Les magasins concernés par les cessions sont les suivants :

Zone(s) concernée(s) Enseigne Adresse
Levallois-Perret Bio c’ Bon ou Carrefour Bio Bio c’ Bon : 64, rue Rivay et 52, rue Paul Vaillant Couturier Ou Carrefour Bio : 30, rue Gabriel Péri
Nancy Bio c’ Bon ou Carrefour Bio Bio c’ Bon : 37-41 rue Saint Georges Ou Carrefour Bio : 47 rue du faubourg des trois maisons
Paris Cléry Bio c’ Bon Bio c’ Bon : 15 rue de Cléry
Paris Lecourbe et Paris Bourgogne Bio c’ Bon Bio c’ Bon : 18-24 rue Lecourbe
Paris Poteau Bio c’ Bon Bio c’ Bon : 60 rue du Poteau Ou Bio c’ Bon : 229 rue Championnet
Puteaux Bio c’ Bon Bio c’ Bon : 104-112 rue de la République
Toulouse Lion et Toulouse Rémusat Bio c’ Bon Bio c’ Bon : 23 rue des Frères Lion
Toulouse Paul Vidal et Toulouse Rémusat Bio c’ Bon Bio c’ Bon : 7-13 et 35 rue Saint-Jérôme / 13-23 rue Paul Vidal

Qu'est-ce que la dérogation à effet suspensif ?

Si la réalisation effective d'une opération de concentration ne peut intervenir qu'après l'accord de l'Autorité de la concurrence, dans certaines circonstances exceptionnelles, dûment motivées par les parties, l'Autorité peut octroyer une dérogation leur permettant de procéder à la réalisation effective de tout ou partie de l'opération sans attendre la décision d'autorisation et ce afin de permettre la poursuite de l’activité.

§ **Consignes écrites**:
(1) Dans l'extrait sur les cessions de magasins, quelle adresse figure pour le magasin Bio c' Bon de Puteaux ?
(2) Rédigez la suite de l'extrait sur les cessions de magasins et la dérogation à effet suspensif.

§ **Données fournies**:

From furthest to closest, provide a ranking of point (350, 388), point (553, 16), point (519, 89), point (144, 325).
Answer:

§ **Réponses aux consignes**:
(1) 104-112 rue de la République.

(2)
L'octroi d'une telle dérogation est, par définition, exceptionnel. Une dérogation peut notamment être accordée dans le cas où des offres de reprise ont été présentées sur des entreprises en liquidation ou redressement judiciaire, comme c’était le cas en l’espèce.

L'octroi d'une dérogation par l'Autorité ne préjuge toutefois en rien de la décision finale prise à l'issue de l'instruction.

Cession de magasins à l’occasion d’une opération de concentration : quels objectifs, quelles modalités ?

Les cessions de magasins qui font l’objet des engagements servent à maintenir un dynamisme suffisant de la concurrence au plan local.

Leur objectif est de permettre la reprise des magasins et de leur activité par une enseigne concurrente afin de maintenir l’animation concurrentielle dans la zone concernée et ainsi garantir aux clients une offre diversifiée en prix et en produits. Le processus de cession de magasins fait l’objet d’un examen attentif par l’Autorité dans les mois qui suivent la décision autorisant l’opération. Le titulaire de l’autorisation doit proposer à l’Autorité des repreneurs qui sont aptes à assurer une reprise dans de bonnes conditions de validité, ces repreneurs devant ensuite exercer une concurrence effective. C’est au terme de l’examen de ces repreneurs qu’un agrément peut être délivré par l’Autorité, ce qui autorisera la cession effective du magasin en cause.

Ces cessions ne signifient donc pas fermeture des magasins, mais reprise avec changement d’enseigne.

Contact(s)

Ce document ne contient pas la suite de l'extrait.